No, I don’t think so. It certainly had the most dramatic demands of anything I have ever done other than stuff that I’ve done in classes. Certainly the biggest role. I certainly have never done a larger role than the lead in a feature in which I’m in ever scene. I hope to have that honour and privilege again one day. At the same time it didn’t seem like a huge stretch in terms of what I do. I teach comedy and most of what I get booked on is comedy. One of the reasons why I teach comedy is because in order to really do comedy you have to be really good at drama because you have to be grounded in the authenticity and the emotional reality of the character and then there are technical demands on top of that; timing, physicality.
There are a lot more tones you need for different types of comedy. There are all sorts of different types of comedy. There’s not a ton of different types of drama, I mean you’ve got Shakespeare, you’ve got soap opera, you’ve got film. You’re always kind of rooted in the same area. With comedy you really have to be flexible. It’s like dance. If you take ballet you can pretty much go off and do any kind of dance because it’s such a foundation it prepares you for anything but if you just take hip hop and you try to do ballet you’re kind of screwed.
When I was speaking to Emmanuel earlier we were talking a bit about his acting experiences and he mentioned to me that he tends to get type cast as a terrorist or a thug.

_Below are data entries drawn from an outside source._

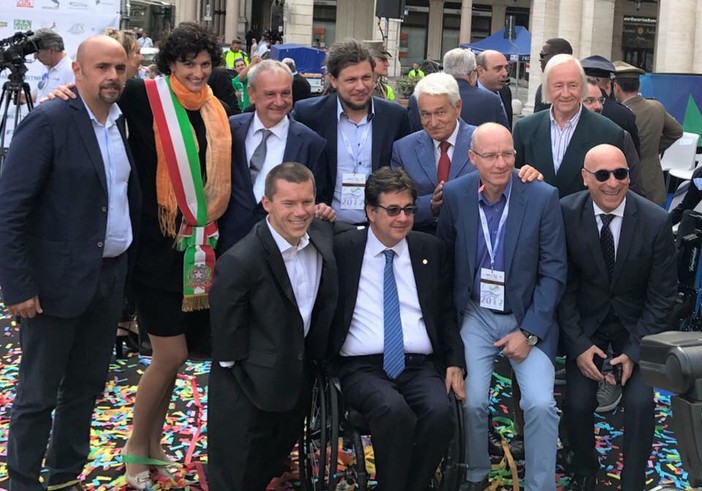 Il sindaco Caprioglio a Genova per la cerimonia degli EPYG2017: “Vi accogliamo a braccia aperte” (FOTO e VIDEO)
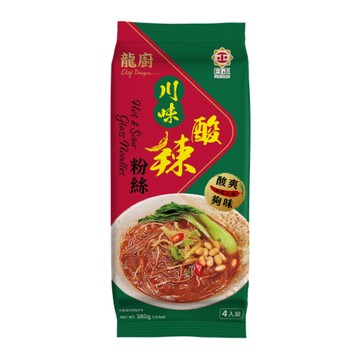 【龍廚】川味酸辣粉絲380g 勁辣鮮香 4分鐘上桌 快速料理 無添加防腐劑 (內含4入)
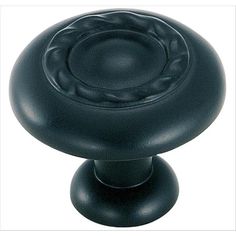 an image of a black knob on a white background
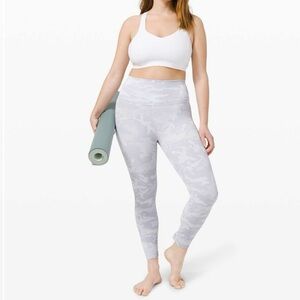 Lululemon Wunder Under HR 25” Luxtreme Leggings Camo White 8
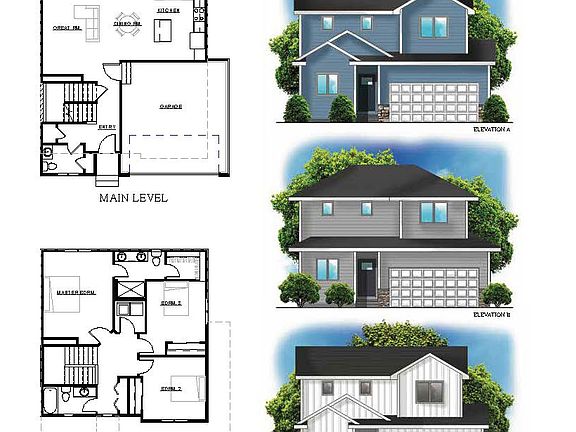 Elevation and Floor Plan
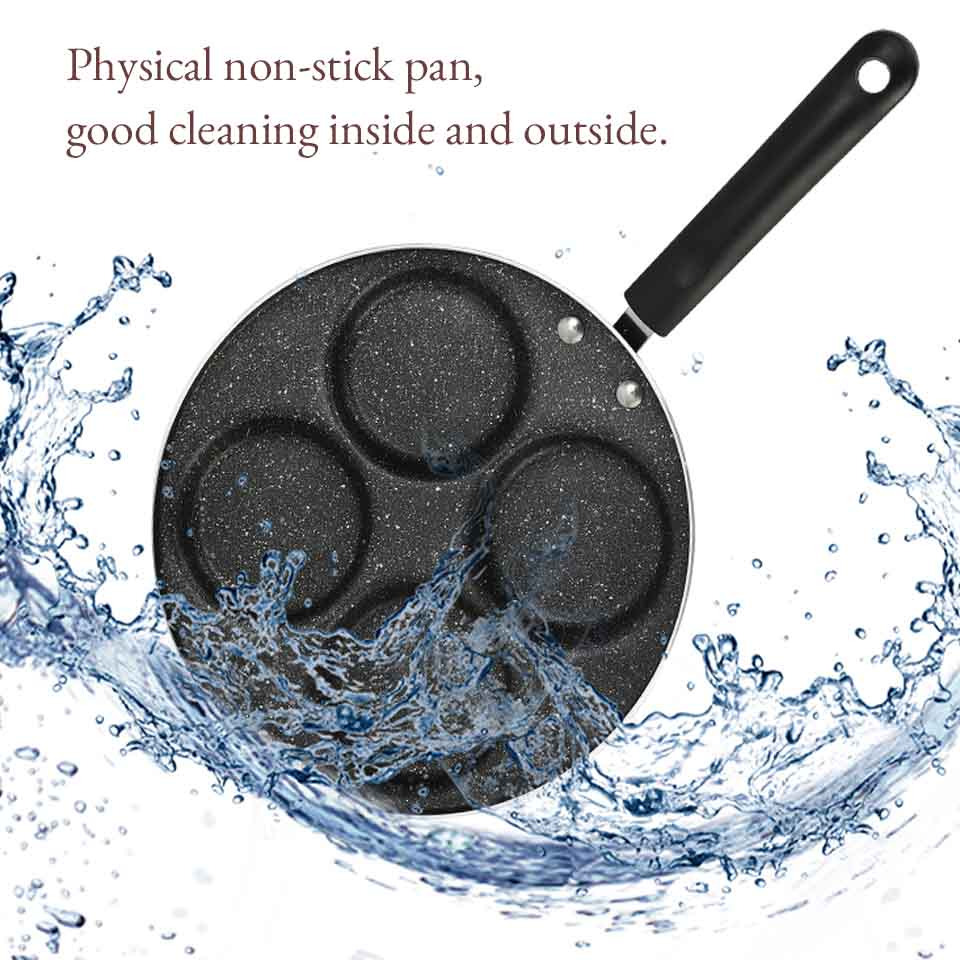 TEENRA Wajan Penggorengan Telur Frying Pan Multifungsi 24.2cm - TW-376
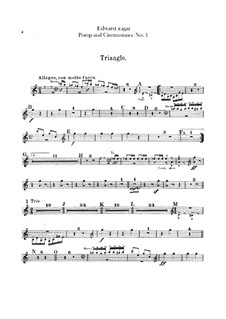Marsch Nr.1: Schlagzeugstimmen by Edward Elgar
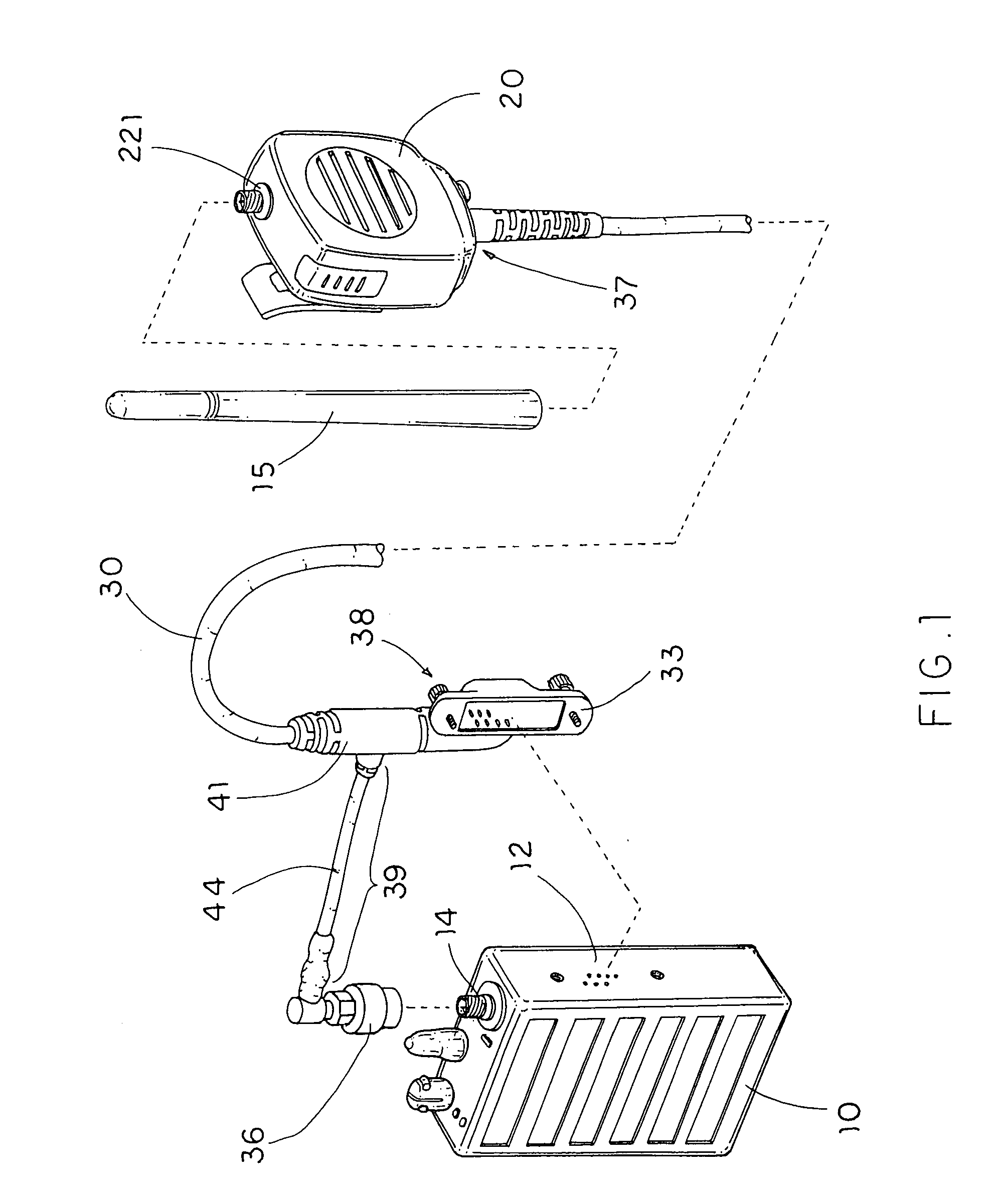 Speaker microphone connector for communicator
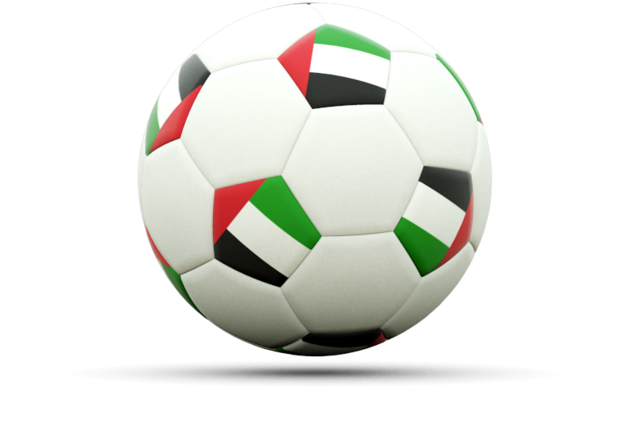 Illustration Of Flag Of United Arab Emirates - Egypt Football Flag Png Transparent PNG - 640x480 - Free Download on - Football Transparent PNG Free Download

Is that something you’ve experienced yourself and if so how do you get past that?
You know ironically it hasn’t been which I’m absolutely delighted about. I thought oh for sure I’m just going to always be doing the same kinds of roles. I’ve just been so lucky I have been cast in many, many diverse kinds of things. Now you know I tend to be the kind of person if it’s really kind of a straight project I’ll be – you know ‘cause I’m physically kind of different – that interesting visual that’s kind of different but you know I’ll be a regular character. Or I’ll be some really weird goofy character. I can’t say that there’s anything I’ve been really pigeon-holed at.
You have a BSc in cell biology. How and when did you realize that you wanted to go into acting?
From the time I was a little kid I knew I wanted to act but I do love studying biology and nature and things like that. I like understanding how things work. I know it seems strange on the surface but for me it feels very much like a natural progression. When I teach acting I look very much at the holistic – the whole body, the whole approach to an actor – unlike musicians our instrument is us. The more I know about how I work the more likely I am to be able to master that instrument.